18th Century
Elegant Figures in a Formal Garden by a Country House

Oil on canvas
Image size: 36 x 51 1/2 inches (91.5 x 131 cm)
Contemporary style frame
POA

Provenance
Private Estate

This landscape depicts a view of a house, with extensive gardens, ponds, outbuildings. There is immaculate detail in this artwork, lending itself to convey a narrative in every section. See in the middle foreground a tired old mare that has taken rest in the cool shadows of the day, observe the smartly dressed couple in the centre of the canvas who have decided to take a stroll around the manicured gardens. Perhaps most entertaining of all, one can see a man and woman who appear to be fishing in the man-made river that has been constructed on the estate. With the river mesh grates and fences that have been been placed under the water, the fish have little chance to survive the couple’s pastime.

The country house and estate portrait, was a fashionable genre in Britain by the late seventeenth century. The typical extended view allows a maximum amount of detail to be depicted, including possibly the best recorded fishing garden of the period.

Depictions of houses and their gardens were popular subjects in Flemish art. The formal Baroque gardens of the 17th Century were heavily reliant on symmetry and the principle of imposing order on nature.

This is not only a very beautiful work of art but also a very important historical document of the estate. This painting is part of a great tradition of views of country houses, which would become celebrated in the work of artists such as Jan Sibrechts, Leonard Knyff and Jan Griffer.

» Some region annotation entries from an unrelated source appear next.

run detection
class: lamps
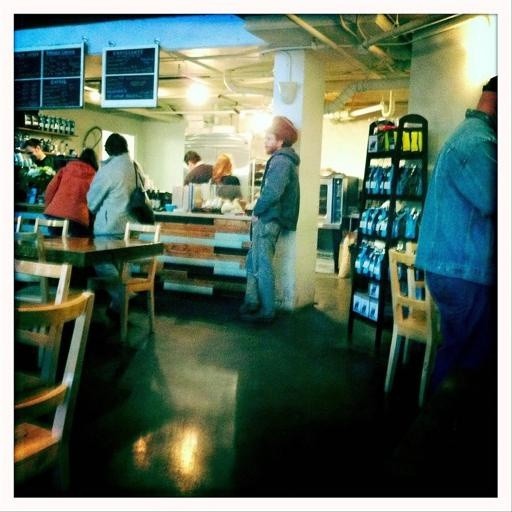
[15,226,63,366]
[398,240,423,368]
[33,210,72,240]
[88,219,164,342]
[381,246,445,405]
[14,255,74,398]
[14,288,95,481]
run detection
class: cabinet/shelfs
[354,245,403,283]
[367,163,420,197]
[24,114,76,135]
[15,133,70,157]
[148,189,169,210]
[359,204,417,238]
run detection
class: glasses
[278,77,299,104]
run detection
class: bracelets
[165,204,176,213]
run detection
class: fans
[101,45,159,108]
[14,43,84,109]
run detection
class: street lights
[130,161,154,225]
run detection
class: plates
[342,112,431,343]
[14,121,84,159]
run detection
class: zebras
[316,174,359,274]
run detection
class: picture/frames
[28,236,168,359]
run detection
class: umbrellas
[240,302,259,314]
[244,313,273,323]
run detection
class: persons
[42,148,99,239]
[412,75,496,407]
[237,114,301,323]
[22,138,55,170]
[85,132,146,319]
[183,151,213,184]
[208,153,242,202]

Most of these works date to the end of the seventeenth and early eighteenth centuries and are by sophisticated foreign artists who visited England seeking aristocratic patronage. What makes the present picture of particular importance is that it is unusual to show the large house with the surrounding village.

The painting is evidence of a tradition aware, through engravings, of earlier Dutch artists such as Hollar.